Problem: Give again, word for word, only the lines from the one containing "Starting with nearest" through the final line.

======== Material provided ========

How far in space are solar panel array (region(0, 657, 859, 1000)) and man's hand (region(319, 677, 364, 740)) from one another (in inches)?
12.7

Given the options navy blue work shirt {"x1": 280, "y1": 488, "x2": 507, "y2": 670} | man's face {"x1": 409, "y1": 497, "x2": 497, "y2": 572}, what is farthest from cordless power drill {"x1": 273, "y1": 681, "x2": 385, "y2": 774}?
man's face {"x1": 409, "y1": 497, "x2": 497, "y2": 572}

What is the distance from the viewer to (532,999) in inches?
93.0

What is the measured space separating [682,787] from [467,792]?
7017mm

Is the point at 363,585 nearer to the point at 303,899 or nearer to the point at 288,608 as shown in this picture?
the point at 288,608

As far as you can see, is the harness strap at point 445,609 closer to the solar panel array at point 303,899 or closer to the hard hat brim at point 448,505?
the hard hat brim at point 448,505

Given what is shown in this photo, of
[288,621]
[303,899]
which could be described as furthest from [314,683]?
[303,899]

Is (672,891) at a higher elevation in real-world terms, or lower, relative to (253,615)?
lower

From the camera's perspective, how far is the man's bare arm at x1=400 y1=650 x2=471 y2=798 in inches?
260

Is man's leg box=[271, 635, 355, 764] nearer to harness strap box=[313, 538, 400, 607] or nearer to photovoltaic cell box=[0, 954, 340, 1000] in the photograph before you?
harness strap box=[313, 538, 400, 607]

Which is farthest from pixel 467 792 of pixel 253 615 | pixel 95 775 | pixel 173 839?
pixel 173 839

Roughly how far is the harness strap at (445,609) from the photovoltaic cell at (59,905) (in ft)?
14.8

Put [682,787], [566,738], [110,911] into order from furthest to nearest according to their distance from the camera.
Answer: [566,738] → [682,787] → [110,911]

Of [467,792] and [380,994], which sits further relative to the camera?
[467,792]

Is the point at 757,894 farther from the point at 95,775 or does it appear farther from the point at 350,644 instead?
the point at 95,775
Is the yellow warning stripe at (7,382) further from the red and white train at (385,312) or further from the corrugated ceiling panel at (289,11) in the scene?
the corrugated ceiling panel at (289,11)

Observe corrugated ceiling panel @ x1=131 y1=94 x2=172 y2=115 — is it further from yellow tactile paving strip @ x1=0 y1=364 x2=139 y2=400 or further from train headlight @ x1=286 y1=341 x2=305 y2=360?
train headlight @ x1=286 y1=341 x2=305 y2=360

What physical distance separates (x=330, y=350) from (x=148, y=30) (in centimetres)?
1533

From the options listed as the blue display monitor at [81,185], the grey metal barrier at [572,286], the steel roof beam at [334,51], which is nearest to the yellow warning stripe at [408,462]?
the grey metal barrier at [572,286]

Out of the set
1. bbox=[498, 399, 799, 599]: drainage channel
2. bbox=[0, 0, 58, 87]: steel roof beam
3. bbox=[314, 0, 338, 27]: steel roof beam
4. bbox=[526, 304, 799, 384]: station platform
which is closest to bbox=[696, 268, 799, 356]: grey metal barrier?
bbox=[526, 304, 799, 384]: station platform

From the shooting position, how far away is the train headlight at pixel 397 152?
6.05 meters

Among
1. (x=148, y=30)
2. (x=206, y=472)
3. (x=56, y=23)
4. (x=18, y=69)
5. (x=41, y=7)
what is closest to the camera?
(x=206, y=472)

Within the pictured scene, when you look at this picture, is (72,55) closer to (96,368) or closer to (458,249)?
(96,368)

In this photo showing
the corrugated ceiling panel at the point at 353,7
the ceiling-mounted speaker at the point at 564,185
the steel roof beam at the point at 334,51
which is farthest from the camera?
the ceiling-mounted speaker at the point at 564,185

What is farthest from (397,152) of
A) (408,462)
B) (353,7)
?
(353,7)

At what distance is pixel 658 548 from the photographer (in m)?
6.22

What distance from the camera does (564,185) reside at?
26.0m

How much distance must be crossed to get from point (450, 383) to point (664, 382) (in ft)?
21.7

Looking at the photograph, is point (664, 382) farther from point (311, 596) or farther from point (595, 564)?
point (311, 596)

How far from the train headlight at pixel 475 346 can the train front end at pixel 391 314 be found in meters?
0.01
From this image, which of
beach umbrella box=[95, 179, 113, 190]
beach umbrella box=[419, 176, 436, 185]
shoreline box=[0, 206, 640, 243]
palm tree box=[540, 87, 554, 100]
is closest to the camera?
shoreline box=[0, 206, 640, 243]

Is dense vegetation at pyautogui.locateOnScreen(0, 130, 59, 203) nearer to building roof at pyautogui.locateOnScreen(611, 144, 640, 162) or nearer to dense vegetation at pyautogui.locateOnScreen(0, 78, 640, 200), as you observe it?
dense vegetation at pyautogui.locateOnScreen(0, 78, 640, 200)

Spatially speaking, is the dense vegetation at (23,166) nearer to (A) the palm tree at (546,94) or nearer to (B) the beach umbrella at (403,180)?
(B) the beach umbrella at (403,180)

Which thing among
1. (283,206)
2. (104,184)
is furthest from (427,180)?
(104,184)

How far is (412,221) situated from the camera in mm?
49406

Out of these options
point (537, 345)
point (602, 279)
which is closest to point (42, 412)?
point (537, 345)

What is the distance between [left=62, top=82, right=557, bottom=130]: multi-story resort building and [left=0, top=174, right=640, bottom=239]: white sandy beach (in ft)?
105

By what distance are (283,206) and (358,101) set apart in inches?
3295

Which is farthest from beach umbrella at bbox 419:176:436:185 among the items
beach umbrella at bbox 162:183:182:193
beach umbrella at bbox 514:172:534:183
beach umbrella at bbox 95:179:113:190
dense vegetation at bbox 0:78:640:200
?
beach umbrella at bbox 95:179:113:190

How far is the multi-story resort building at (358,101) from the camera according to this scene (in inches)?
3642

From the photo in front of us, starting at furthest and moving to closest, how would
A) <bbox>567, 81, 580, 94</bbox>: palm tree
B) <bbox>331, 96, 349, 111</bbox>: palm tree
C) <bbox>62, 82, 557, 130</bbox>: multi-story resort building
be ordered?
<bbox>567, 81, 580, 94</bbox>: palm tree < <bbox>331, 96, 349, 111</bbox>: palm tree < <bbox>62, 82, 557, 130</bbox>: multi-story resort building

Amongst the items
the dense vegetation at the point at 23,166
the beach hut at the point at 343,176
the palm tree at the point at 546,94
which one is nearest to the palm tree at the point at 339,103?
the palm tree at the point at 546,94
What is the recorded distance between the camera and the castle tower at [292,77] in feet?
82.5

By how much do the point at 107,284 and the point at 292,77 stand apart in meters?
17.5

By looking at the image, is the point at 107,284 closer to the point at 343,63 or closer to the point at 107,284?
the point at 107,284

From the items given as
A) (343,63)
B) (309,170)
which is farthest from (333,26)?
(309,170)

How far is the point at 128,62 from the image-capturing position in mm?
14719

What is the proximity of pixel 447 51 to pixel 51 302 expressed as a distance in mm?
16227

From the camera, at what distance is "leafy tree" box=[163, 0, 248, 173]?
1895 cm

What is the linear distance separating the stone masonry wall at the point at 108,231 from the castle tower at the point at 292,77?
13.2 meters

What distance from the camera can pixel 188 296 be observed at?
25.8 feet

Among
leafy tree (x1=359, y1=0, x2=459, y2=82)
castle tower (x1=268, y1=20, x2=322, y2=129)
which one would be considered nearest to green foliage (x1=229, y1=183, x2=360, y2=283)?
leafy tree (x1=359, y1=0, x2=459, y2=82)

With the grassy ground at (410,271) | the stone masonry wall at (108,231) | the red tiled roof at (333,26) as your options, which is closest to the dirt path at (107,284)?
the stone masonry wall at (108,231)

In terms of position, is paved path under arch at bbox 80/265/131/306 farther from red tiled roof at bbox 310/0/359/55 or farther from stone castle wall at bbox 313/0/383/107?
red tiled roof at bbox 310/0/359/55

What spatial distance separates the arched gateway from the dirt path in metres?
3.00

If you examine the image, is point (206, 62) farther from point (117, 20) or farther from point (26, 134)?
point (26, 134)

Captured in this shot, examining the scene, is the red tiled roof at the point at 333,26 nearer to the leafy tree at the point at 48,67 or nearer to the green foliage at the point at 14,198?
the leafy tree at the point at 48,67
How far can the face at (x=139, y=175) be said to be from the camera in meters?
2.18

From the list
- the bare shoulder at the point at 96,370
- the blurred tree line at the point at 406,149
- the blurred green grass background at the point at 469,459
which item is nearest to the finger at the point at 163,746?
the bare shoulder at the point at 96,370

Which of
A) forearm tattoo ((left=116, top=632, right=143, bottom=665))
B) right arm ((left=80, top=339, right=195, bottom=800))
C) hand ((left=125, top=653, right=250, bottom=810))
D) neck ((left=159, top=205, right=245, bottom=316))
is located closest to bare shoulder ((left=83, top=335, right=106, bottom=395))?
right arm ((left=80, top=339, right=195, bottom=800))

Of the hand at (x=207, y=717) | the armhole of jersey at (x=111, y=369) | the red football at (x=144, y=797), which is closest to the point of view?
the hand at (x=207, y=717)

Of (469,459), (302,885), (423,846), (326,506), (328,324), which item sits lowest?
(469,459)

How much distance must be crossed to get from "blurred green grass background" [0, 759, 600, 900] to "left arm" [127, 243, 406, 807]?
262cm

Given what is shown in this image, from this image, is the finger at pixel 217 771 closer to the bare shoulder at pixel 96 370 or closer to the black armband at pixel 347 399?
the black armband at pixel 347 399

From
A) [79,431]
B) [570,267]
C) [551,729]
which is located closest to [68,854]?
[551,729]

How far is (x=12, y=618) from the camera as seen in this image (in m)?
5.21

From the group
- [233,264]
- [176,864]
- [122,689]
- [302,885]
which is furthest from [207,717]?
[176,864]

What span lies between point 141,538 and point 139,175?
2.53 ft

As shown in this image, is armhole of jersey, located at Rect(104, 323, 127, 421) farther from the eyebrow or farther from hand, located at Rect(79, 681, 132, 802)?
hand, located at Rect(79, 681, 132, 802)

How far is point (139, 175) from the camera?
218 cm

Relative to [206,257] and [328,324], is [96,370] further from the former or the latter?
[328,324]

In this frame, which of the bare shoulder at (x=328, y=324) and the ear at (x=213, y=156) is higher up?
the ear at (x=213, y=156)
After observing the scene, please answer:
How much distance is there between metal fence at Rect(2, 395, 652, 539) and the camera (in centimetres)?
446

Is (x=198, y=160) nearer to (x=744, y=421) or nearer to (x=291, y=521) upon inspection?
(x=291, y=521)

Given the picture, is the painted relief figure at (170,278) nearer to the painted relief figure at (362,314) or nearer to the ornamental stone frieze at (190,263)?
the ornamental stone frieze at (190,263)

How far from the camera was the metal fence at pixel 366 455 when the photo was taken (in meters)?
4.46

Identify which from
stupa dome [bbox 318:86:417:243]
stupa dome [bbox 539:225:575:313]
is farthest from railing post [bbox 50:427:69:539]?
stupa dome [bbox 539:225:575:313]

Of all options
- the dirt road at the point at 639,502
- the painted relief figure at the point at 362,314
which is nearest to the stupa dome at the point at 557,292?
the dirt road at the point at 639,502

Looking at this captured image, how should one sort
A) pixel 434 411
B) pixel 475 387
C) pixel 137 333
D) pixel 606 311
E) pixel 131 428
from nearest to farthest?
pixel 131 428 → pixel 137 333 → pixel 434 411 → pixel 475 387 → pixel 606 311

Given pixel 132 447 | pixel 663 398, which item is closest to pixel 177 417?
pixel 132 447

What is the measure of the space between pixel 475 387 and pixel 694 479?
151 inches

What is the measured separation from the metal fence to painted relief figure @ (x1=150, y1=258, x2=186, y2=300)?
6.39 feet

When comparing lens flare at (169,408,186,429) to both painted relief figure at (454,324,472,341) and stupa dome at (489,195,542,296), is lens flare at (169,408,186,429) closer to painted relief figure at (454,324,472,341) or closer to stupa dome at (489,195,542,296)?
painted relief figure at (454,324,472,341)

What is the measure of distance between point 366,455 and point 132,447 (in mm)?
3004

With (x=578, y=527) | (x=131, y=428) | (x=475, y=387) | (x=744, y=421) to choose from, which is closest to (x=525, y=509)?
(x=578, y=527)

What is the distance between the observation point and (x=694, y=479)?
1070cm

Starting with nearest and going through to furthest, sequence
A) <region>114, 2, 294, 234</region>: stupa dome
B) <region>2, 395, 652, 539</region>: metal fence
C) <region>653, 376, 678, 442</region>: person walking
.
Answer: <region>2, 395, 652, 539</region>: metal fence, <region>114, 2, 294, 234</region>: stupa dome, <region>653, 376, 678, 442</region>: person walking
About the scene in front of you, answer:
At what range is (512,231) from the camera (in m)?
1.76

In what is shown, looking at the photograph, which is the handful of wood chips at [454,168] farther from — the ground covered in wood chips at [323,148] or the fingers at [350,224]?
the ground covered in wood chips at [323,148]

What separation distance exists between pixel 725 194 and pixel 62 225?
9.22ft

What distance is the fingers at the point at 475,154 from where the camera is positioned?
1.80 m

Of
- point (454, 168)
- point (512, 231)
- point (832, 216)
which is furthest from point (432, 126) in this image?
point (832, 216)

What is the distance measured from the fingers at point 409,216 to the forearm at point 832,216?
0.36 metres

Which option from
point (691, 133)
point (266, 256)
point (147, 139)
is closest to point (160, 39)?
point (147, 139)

========

Output of the exercise:
Starting with nearest and going through to furthest, sequence
A) <region>114, 2, 294, 234</region>: stupa dome
B) <region>2, 395, 652, 539</region>: metal fence
C) <region>653, 376, 678, 442</region>: person walking
.
Answer: <region>2, 395, 652, 539</region>: metal fence, <region>114, 2, 294, 234</region>: stupa dome, <region>653, 376, 678, 442</region>: person walking
About the scene in front of you, answer:
At what range is (512,231) from the camera (in m)?
1.76

In what is shown, looking at the photograph, which is the handful of wood chips at [454,168] farther from — the ground covered in wood chips at [323,148] or the fingers at [350,224]?
the ground covered in wood chips at [323,148]

What separation distance exists between pixel 725 194 and pixel 62 225?
9.22ft

What distance is the fingers at the point at 475,154 from where the camera is positioned?
1.80 m

Of
- point (454, 168)
- point (512, 231)
- point (832, 216)
which is furthest from point (432, 126) in this image?
point (832, 216)

What is the distance measured from the fingers at point 409,216 to the forearm at point 832,216?
0.36 metres

Which option from
point (691, 133)
point (266, 256)
point (147, 139)
is closest to point (160, 39)?
point (147, 139)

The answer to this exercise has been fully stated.